July 19, 2019
“We Are Family” – Managing the ICU Waiting Room
I am ashamed to admit it: at times I am concerned when I see family members in the ICU. It’s not because I feel they do not belong there, but because I want to focus on their loved ones and have many patients to attend to.
I am partly relieved that I’m not the only doctor who has felt this, as noted in this recent Op-Ed in the Montreal Gazette:
“How many times had I acted impatiently with families, as if they were distracting me from my duties, seeing them as appendages rather than extensions of my patients? In hindsight, conversation would have helped manage my uncertainty during those devastating moments and beyond.”
For sure, there are sometimes disruptive family members that could cause a potential distraction from the care and recovery of the patient, however, I understand why they want to know the details of what’s going on with their loved one.
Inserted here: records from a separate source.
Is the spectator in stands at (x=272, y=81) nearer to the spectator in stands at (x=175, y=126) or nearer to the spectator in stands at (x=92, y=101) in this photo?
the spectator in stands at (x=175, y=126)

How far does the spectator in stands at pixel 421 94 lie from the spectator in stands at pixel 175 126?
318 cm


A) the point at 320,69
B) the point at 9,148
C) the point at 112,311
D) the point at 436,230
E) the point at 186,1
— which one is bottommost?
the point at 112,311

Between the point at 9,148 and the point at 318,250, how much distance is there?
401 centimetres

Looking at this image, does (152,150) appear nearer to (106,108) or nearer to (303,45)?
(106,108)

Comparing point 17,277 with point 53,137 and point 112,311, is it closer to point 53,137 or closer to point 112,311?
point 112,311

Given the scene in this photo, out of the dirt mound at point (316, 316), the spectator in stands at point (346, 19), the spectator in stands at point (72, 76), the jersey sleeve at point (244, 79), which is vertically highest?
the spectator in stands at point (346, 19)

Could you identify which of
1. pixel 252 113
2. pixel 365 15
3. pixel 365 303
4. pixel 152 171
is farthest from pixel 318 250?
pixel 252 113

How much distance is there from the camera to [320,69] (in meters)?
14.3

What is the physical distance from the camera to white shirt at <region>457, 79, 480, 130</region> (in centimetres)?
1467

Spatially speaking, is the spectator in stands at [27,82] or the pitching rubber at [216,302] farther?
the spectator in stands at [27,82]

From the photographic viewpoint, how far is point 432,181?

The Op-Ed written by Dr. Diana Anderson, who lost her sister in the ICU, made some poignant points about families in the ICU and their role:
“While doctors don’t treat families directly, we frequently take on the role of advisors, interpreters and decision-makers. In increasingly complex and stressful environments, families deserve to be more than visitors. They are fundamental extensions of patients, and inclusive medical care benefits everyone. Often, families are the first to notice subtle changes in a patient’s thinking or behaviour, even before the medical team. Family engagement (even during procedures and rounding) has been shown to improve multiple aspects of care: quality, safety and even patient outcomes.
Families can bring useful and often critically important knowledge, if they are invited to do so. Word choice and setting matter. Beyond the effects on patients, what families hear and see can have longstanding impacts on their own health.”
Indeed, I should know better myself, as I lost my daughter to cancer and septic shock 10 years ago in a pediatric ICU. I should understand how frightening and devastating the critical illness of a family member can be, and I should be more sensitive to the needs of family in the ICU. Indeed, I welcome the presence of family members during our multidisciplinary rounds – which occurs every day of the year – in the ICU.
These multidisciplinary rounds, “MDRs” for short, are an essential part of the practice in every ICU that Sound Critical Care touches, and it is when the entire treatment team – physician, APP, nurse, respiratory therapist, physical therapist, nutritionist, and case manager – gathers together to discuss the care of each patient in the ICU in a systematic fashion. In my mind, MDRs are incomplete without the family present.
Further, family involvement (the “F”) is an essential element of what is called the “ABCDEF Bundle,” which is critical care best practices that we in Sound Critical Care implement in every ICU we manage. Care of the patient is incomplete without the family’s participation.
And so, while patient-centered care must be at the core of what we do as clinicians, Dr. Anderson was also right when she wrote: “Health care that focuses only on the patient, and does not engage family, is woefully inadequate.”
And so, I am grateful I came across Dr. Anderson’s Op-Ed, and I must be mindful of the needs of the patient’s family as well as those of my critically ill patient. It is the right thing to do, and it will only enhance the care my team and I deliver to our patient.